Source:
>>>

General and Administrative Expenses. We incurred general and administrative expenses of $427,060 in the Current Quarter compared to $461,539 in the Prior Quarter.  The nearly 8% decrease in general and administrative expenses in the Current Quarter compared to the Prior Quarter was primarily related to lower consulting, legal and audit expenses.

Depletion, Depreciation and Amortization.  We recorded depletion, depreciation and amortization expenses of $391,167 in the Current Quarter compared to $331,727 in the Prior Quarter.  The nearly 18% increase in depletion, depreciation and amortization expenses for the Current Quarter compared to the Prior Quarter primarily related to depreciable refinery assets placed in service.

Other Income. We recognized $365,850 in tank rental and easement revenue in the Current Quarter compared to $278,349 in the Prior Quarter.  The more than 31% increase in tank rental and easement revenue in the Current Quarter compared to the Prior Quarter was primarily a result of fees received from FLNG Land, II, Inc., a Delaware corporation (“FLNG”), pursuant to a Master Easement Agreement whereby BDPL is providing FLNG uninterrupted pedestrian and vehicular ingress and egress to and from State Highway 332, across the certain property of BDPL to certain property of FLNG.

Six Months Ended June 30, 2014 (the "Current Six Months") Compared to Six Months Ended June 30, 2013 (the "Prior Six Months").
 
Nixon Facility Operational Update.  The Nixon Facility, which was refurbished and began operations in February 2012, has been operating for a little more than two years.  The Nixon Facility operated for a total of 174 days at 78% of operating capacity during the Current Six Months. The Nixon Facility operated for a total of 175 days at 74% of operating capacity during the Prior Six Months.

<<<

Problem: Pick up the financial report above after its final sentence and continue writing it.

Provided records:

>>>

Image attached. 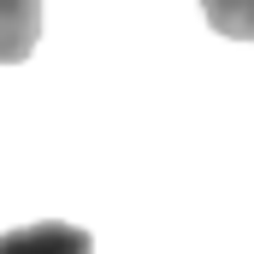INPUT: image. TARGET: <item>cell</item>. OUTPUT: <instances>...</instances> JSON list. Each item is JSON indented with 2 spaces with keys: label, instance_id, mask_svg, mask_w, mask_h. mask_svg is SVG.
I'll return each mask as SVG.
<instances>
[{
  "label": "cell",
  "instance_id": "obj_1",
  "mask_svg": "<svg viewBox=\"0 0 254 254\" xmlns=\"http://www.w3.org/2000/svg\"><path fill=\"white\" fill-rule=\"evenodd\" d=\"M0 254H95V237L65 219H36L0 237Z\"/></svg>",
  "mask_w": 254,
  "mask_h": 254
},
{
  "label": "cell",
  "instance_id": "obj_2",
  "mask_svg": "<svg viewBox=\"0 0 254 254\" xmlns=\"http://www.w3.org/2000/svg\"><path fill=\"white\" fill-rule=\"evenodd\" d=\"M42 42V0H0V65H24Z\"/></svg>",
  "mask_w": 254,
  "mask_h": 254
},
{
  "label": "cell",
  "instance_id": "obj_3",
  "mask_svg": "<svg viewBox=\"0 0 254 254\" xmlns=\"http://www.w3.org/2000/svg\"><path fill=\"white\" fill-rule=\"evenodd\" d=\"M207 24L231 42H254V0H201Z\"/></svg>",
  "mask_w": 254,
  "mask_h": 254
}]
</instances>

<<<

Written answer:
Summary.  For the Current Six Months, we reported net income of $7,632,830, or an income of $0.73 per share, compared to a net loss of $5,870,341 or a loss of $0.56 per share, for the Prior Six Months.  The increase in net income in the Current Six Months was primarily attributable to favorable refining margins and improved product mix related to jet fuel production.  The Nixon Facility operated for one less day and had an increase in total refinery throughput and production of approximately 4% in the Current Six Months compared to the Prior Six Months. The safe and reliable operation of the Nixon Facility is key to our financial performance and results of operations.  Downtime may result in lost margin opportunity, increased maintenance expense, increased inventory, and a reduction in cash available for payment of our obligations.  The Nixon Facility experienced 7 calendar days of downtime in the Current Six Months related to a planned maintenance turnaround compared to 6 calendar days of downtime in the Prior Six Months for a planned maintenance turnaround.  
 
Total Revenue from Operations. For the Current Six Months, we had total revenue from operations of $223,214,117 compared to total revenue from operations of $213,634,528 for the Prior Six Months.   The more than 4% increase in total revenue from operations was primarily the result of increased total refinery throughput of approximately 4% in the Current Six Months compared to the Prior Six Months. Substantially all of our revenue in the Current Six Months came from refined product sales, which generated revenue of $223,092,224, or more than 99% of total revenue from operations, compared to $213,484,275, or more than 99% of total revenue from operations, in the Prior Six Months.

Cost of Refined Products Sold. Cost of refined petroleum products sold was $208,277,968 for the Current Six Months compared to $212,194,378 for the Prior Six Months.  The nearly 2% decrease in cost of refined products sold was primarily the result of a decrease in the average price of crude oil.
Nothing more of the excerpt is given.